EXTRAIT DE PAGE:
—————
Ayeu les Drôlesses et les Drôles !

Pour ce p’rmier émolé, le français sera dominant. Comme l’a dit un inconnu célèbre dont on a oublié le nom, avant de savoir courir, il faut savoir marcher.

Ainsi, la langue gabaye, d’où vient-elle ?  Est-ce une langue ? Pour simplifier, le saintongeais est un ensemble linguistique du centre-ouest, et en gommant bien des différences locales, une langue, qui se caractérise par un vocabulaire particulier, une prononciation particulière et une grammaire particulière. Le gabaye est une variante du saintongeais, et même parfois dans sa partie ouest du nord-gironde, un idiome conservatoire de ce qu’a pu être le saintongeais dans son passé. Le gabaye est donc un idiome local du nord-gironde qui s’inclut parfaitement dans l’ensemble linguistique du saintongeais. Etau kiair p’r vouz’aut’ ?

Angheons nous in p’tit. Et voyons d’abord le Pays Gabaye.

Définir le Pays Gabaye est moins simple qu’il n’y paraît. Essayons toutefois de le situer géographiquement et linguistiquement. Il faut pour cela s’éloigner un peu, puis, comme le ferait un observateur en altitude, zoomer pour se rapprocher de plus en plus.

L'Hexagone

La France, avant même de s’appeler France, était un territoire occupé par une multitude de peuplades plus diverses les unes que les autres et aux origines extrêmement variées. Jules César, le célèbre empereur romain, ne s’est pas encombré de considérations, pour lui, inutiles, et a baptisé tout ça « les Gaulois ». Ainsi notre pays était devenu La Gaule. La Pax Romana installée, c’est pendant près de quatre cents ans que se développera une civilisation gallo-romaine.

Partant d’un substrat linguistique de base, comme le celte par exemple, le latin, langue de l’occupant, imposa ses marques. Il se transforma en ce que les linguistes appellent le latin vulgaire. Il n’effaça pas totalement le substrat originel, mais le digéra en quelque sorte.

Après les Romains, viendront d’autres envahisseurs qui influenceront les idiomes locaux, sans toutefois les transformer véritablement, tout au plus, apporteront-ils du vocabulaire nouveau.
—————
MATÉRIEL SOURCE:
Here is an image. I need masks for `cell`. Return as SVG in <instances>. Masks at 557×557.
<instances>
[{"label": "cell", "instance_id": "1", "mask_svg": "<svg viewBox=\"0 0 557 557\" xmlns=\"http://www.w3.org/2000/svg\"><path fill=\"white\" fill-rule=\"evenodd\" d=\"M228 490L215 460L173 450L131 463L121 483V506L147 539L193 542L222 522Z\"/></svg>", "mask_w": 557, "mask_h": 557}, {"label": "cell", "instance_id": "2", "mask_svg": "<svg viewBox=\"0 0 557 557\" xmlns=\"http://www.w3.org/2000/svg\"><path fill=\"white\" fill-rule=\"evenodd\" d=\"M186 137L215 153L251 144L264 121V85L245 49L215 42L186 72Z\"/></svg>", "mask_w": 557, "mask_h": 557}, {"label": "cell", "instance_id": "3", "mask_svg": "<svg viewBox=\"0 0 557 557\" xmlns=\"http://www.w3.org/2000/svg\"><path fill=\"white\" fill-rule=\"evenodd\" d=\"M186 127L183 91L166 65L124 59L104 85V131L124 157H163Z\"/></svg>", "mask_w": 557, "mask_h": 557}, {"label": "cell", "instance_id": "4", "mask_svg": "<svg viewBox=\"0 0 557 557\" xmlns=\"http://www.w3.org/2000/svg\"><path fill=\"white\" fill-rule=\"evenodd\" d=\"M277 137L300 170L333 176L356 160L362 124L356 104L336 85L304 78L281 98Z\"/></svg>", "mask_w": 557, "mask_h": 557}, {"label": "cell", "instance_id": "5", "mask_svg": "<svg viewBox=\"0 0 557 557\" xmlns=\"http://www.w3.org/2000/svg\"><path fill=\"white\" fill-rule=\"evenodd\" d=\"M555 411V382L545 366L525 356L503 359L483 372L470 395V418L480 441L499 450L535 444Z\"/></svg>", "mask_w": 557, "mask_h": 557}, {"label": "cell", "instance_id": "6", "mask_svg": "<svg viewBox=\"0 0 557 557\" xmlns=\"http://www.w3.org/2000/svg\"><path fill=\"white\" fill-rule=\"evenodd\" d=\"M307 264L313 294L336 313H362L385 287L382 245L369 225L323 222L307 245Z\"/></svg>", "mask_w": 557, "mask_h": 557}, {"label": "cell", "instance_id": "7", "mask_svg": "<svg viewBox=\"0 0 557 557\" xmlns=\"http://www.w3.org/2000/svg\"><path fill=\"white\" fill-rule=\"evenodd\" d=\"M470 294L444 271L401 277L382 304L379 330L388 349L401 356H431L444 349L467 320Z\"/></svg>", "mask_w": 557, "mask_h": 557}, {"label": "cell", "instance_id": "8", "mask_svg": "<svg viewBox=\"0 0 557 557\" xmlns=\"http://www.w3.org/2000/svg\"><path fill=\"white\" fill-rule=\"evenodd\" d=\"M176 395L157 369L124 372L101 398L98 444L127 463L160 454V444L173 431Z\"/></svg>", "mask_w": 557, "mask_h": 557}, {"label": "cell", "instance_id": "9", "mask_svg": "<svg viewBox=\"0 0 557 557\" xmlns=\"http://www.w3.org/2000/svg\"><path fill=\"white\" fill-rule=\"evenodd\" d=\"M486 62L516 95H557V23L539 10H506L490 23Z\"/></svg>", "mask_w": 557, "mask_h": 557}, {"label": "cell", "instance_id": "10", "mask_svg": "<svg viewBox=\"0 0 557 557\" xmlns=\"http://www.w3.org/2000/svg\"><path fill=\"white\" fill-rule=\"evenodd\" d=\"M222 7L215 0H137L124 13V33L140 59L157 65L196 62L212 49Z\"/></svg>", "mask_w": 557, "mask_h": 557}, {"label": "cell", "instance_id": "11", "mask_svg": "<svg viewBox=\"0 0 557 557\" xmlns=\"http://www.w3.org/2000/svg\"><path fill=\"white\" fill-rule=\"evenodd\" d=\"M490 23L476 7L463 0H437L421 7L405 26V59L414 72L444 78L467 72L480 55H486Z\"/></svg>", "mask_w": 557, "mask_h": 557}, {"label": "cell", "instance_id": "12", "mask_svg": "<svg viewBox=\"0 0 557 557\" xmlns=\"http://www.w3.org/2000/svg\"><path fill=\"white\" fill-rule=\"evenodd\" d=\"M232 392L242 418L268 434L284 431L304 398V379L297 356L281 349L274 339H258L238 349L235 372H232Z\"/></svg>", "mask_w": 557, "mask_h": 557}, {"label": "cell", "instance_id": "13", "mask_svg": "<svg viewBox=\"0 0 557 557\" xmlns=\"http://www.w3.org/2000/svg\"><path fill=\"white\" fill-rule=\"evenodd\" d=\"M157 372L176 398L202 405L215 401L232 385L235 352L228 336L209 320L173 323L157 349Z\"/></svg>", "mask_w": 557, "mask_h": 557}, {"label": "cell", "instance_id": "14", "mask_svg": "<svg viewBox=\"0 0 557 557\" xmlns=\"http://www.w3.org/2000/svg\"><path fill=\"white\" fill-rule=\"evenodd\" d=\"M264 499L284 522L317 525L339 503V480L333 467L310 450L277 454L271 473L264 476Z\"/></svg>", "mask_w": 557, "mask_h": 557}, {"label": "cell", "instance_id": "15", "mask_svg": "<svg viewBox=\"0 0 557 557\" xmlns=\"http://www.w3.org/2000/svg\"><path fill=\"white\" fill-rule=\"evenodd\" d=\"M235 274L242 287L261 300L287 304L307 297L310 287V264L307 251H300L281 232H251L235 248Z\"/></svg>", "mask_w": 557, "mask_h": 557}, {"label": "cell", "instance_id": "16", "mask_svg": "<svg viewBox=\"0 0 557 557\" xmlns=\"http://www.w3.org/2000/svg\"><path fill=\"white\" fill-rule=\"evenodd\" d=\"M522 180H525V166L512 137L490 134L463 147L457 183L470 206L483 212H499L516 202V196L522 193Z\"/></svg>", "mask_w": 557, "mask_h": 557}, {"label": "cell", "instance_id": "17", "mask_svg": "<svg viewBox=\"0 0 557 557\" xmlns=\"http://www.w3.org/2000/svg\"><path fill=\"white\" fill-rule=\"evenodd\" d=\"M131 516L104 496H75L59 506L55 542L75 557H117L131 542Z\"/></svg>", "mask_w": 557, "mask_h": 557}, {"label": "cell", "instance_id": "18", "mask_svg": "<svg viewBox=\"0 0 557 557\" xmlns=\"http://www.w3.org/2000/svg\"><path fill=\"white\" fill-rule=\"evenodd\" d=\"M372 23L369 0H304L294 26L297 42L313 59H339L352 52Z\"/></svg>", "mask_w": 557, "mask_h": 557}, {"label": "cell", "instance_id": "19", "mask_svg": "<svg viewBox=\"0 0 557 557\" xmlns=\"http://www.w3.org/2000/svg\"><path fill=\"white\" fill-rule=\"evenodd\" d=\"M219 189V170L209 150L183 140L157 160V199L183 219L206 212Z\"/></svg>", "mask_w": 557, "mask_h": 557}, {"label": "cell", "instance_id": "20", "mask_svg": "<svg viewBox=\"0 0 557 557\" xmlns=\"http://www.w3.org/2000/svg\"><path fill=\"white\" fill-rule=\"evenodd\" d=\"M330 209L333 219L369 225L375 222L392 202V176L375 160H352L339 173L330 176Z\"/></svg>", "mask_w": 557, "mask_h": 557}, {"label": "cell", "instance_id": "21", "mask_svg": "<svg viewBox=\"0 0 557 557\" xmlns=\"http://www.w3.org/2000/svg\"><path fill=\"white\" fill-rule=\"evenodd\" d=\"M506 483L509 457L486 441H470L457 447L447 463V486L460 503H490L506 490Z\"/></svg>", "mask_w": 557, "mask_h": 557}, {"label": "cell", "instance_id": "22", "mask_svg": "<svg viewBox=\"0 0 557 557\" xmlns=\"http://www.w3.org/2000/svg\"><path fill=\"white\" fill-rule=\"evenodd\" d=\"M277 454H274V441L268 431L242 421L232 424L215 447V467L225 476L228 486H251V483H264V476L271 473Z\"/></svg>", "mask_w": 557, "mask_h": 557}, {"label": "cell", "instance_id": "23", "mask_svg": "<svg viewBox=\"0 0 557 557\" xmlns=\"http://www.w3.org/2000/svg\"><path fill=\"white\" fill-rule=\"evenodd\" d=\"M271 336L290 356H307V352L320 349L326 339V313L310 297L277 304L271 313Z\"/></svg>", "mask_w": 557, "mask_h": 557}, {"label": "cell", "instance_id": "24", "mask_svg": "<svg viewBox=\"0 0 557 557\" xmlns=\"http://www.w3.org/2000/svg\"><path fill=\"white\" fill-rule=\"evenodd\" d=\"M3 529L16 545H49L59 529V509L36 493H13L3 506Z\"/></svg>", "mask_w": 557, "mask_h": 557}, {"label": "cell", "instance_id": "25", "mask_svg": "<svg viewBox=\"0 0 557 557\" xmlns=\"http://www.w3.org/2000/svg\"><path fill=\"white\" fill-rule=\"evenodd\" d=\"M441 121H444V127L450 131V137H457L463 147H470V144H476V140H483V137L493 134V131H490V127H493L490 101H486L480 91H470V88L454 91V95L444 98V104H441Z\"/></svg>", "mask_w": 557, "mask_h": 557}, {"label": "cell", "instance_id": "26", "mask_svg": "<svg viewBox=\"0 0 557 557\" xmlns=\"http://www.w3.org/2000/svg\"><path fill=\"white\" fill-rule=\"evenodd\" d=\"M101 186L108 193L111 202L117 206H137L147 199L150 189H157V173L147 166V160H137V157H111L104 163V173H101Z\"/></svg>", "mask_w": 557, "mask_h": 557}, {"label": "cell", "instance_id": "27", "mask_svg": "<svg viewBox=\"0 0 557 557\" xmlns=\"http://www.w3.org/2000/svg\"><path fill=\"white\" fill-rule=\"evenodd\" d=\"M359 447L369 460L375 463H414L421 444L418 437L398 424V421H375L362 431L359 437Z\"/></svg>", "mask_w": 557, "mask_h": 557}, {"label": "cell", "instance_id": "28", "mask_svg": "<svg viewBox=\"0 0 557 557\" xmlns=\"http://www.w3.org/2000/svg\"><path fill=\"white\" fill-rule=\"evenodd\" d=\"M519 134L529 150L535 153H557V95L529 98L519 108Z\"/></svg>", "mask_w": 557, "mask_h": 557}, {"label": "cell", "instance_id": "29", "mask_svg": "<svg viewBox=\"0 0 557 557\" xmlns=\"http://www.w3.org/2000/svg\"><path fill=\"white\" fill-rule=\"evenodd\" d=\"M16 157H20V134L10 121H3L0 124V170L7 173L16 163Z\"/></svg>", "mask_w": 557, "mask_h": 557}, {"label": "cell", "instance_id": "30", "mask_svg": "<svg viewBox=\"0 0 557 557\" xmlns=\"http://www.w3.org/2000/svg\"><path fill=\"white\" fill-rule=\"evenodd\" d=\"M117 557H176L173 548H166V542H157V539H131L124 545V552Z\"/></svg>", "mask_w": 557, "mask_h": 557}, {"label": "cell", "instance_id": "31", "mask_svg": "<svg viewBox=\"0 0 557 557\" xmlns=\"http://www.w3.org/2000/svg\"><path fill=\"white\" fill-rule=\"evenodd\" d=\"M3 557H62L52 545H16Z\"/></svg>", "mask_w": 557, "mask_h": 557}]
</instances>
—————
DÉFIS:
1. Pouvez-vous résumer en deux phrases le texte sur la langue gabaye ?
2. Pourriez-vous poursuivre le texte sur la langue gabaye à la suite de sa dernière phrase ?

RÉPONSES:
1. Le gabaye est une variante du saintongeais, ensemble linguistique du centre-ouest, et constitue un idiome local du nord-gironde qui s'inclut parfaitement dans cet ensemble. Pour situer le Pays Gabaye, le texte remonte à la Gaule, où le latin de l'occupant romain, devenu latin vulgaire, a imposé ses marques sur un substrat comme le celte sans l'effacer totalement, les envahisseurs suivants n'apportant tout au plus que du vocabulaire nouveau.

2.
Les francs, s’imposant sur tout le territoire, marqueront durablement les parlers, et deux grands ensembles linguistiques vont se distinguer, selon les deux grandes ethnies dominantes occupant le territoire, les Celtes au nord, les Vascons au sud. Cette séparation est presque caricaturale  par sa simplicité, mais il est de fait que les deux grands ensembles précités vont se constituer selon leur façon de dire oui, avec « oy» au nord de la Garonne, et « oc » au sud. De là seront distinguées les langues d’oïl et les langues d’oc.

La France d’alors n’est pas encore la France, mais le Royaume des Francs. Le nom de France n'est employé de façon officielle qu'à partir de 1190 environ, quand la chancellerie du roi Philippe Auguste commence à employer le terme de Rex Franciæ (Roi de France) à la place de Rex Francorum (Roi des Francs) pour désigner le souverain.

C’est alors une mosaïque de régions plus ou moins grandes ayant leurs propres parlers, leurs patois diront certains, leurs langues régionales diront d’autres. L’un d’entre eux est le patois de l’Île-de-France et de Paris. Ce n’est qu’en 1539, par l’ordonnance de Villers-Cotterêts, que le moyen français, langue maternelle des dynasties capétiennes, devient une langue juridique et administrative en France. En 1794, par le décret révolutionnaire du 2 thermidor an II et malgré le fait qu'elle ait été, sous l'Ancien Régime, la langue des cours royales et princières européennes, le français classique, langue des Lumières, devient la seule langue officielle de la Première République française.

Le français s’impose donc, sur notre territoire, par le droit d’abord, devenant la langue des juristes et notamment des notaires dans nos campagnes, puis par les baïonnettes après la Révolution Française, enfin avec les instituteurs de la troisième République nommés dès lors, les hussards de la république.

Les dirigeants successifs avaient la volonté de faire disparaître les langues régionales, et il s’en est fallu de peu pour que ça réussisse.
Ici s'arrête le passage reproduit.